* **EINTRÄGE IM DATENSATZ**
>>

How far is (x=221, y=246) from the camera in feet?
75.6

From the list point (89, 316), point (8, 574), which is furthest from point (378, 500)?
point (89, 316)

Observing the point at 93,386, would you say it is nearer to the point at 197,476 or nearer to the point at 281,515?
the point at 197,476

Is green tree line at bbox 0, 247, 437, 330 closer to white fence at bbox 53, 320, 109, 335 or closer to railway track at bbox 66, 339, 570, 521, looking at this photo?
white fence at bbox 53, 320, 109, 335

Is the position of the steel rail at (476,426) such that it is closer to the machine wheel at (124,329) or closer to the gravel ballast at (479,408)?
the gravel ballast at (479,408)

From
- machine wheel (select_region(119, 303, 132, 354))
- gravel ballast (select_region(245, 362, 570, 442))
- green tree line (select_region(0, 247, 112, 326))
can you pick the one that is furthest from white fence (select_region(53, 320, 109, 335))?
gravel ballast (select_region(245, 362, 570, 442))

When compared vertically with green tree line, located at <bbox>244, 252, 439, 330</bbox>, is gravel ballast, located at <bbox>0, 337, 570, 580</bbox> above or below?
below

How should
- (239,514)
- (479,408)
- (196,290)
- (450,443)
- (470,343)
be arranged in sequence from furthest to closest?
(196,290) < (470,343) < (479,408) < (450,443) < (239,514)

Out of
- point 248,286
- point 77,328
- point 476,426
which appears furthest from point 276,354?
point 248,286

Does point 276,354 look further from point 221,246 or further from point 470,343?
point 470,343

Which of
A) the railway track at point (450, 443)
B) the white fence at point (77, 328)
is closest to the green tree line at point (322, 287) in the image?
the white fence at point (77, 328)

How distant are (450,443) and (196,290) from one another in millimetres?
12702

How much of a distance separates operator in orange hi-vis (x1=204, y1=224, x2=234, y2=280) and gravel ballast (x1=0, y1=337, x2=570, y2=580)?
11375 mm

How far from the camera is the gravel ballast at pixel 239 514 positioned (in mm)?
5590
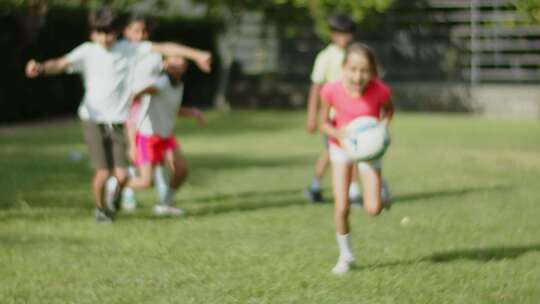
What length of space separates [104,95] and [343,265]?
3.00m

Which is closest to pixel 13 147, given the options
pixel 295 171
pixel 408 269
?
pixel 295 171

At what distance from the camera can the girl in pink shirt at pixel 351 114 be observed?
715cm

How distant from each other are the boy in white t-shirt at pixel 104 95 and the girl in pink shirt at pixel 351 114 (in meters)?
2.05

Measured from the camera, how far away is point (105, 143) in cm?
915

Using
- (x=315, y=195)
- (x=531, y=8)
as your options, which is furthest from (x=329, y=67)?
(x=531, y=8)

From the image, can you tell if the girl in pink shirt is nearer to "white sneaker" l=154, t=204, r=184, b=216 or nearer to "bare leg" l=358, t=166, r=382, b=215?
"bare leg" l=358, t=166, r=382, b=215

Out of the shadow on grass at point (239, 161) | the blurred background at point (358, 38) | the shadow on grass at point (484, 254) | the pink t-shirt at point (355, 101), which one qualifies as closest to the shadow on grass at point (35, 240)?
the pink t-shirt at point (355, 101)

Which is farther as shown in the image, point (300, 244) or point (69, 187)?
point (69, 187)

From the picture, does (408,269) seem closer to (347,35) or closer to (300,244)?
(300,244)

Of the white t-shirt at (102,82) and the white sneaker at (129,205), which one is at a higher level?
the white t-shirt at (102,82)

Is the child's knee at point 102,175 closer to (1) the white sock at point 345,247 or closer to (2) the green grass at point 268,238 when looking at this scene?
(2) the green grass at point 268,238

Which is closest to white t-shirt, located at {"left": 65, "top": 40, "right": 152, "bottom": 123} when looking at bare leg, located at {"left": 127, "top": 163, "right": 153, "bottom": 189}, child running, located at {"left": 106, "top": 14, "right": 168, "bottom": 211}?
child running, located at {"left": 106, "top": 14, "right": 168, "bottom": 211}

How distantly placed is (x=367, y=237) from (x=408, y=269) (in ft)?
4.62

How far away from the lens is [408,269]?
709cm
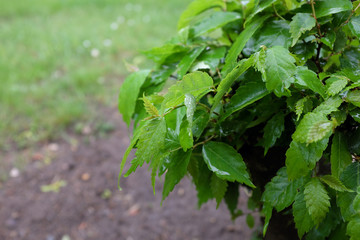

<<

Gib die Einträge vom Anfang bis einschließlich der Zeile mit „(196,290) < (470,343)“ Wort für Wort wieder.

How far is (x=221, y=246) from the camera in feet?
75.6

From the list point (89, 316), point (8, 574), which is furthest from point (378, 500)?
point (89, 316)

Observing the point at 93,386, would you say it is nearer to the point at 197,476 or nearer to the point at 281,515?
the point at 197,476

Is green tree line at bbox 0, 247, 437, 330 closer to white fence at bbox 53, 320, 109, 335 or closer to railway track at bbox 66, 339, 570, 521, looking at this photo?
white fence at bbox 53, 320, 109, 335

Is the position of the steel rail at (476,426) such that it is closer to the machine wheel at (124,329) or closer to the gravel ballast at (479,408)?
the gravel ballast at (479,408)

From
- machine wheel (select_region(119, 303, 132, 354))
- gravel ballast (select_region(245, 362, 570, 442))
- green tree line (select_region(0, 247, 112, 326))
can you pick the one that is furthest from white fence (select_region(53, 320, 109, 335))?
gravel ballast (select_region(245, 362, 570, 442))

When compared vertically with green tree line, located at <bbox>244, 252, 439, 330</bbox>, is gravel ballast, located at <bbox>0, 337, 570, 580</bbox> above or below?
below

How should
- (239,514)
- (479,408)
- (196,290)
- (450,443)
- (470,343)
be arranged in sequence from furthest to closest?
(196,290) < (470,343) < (479,408) < (450,443) < (239,514)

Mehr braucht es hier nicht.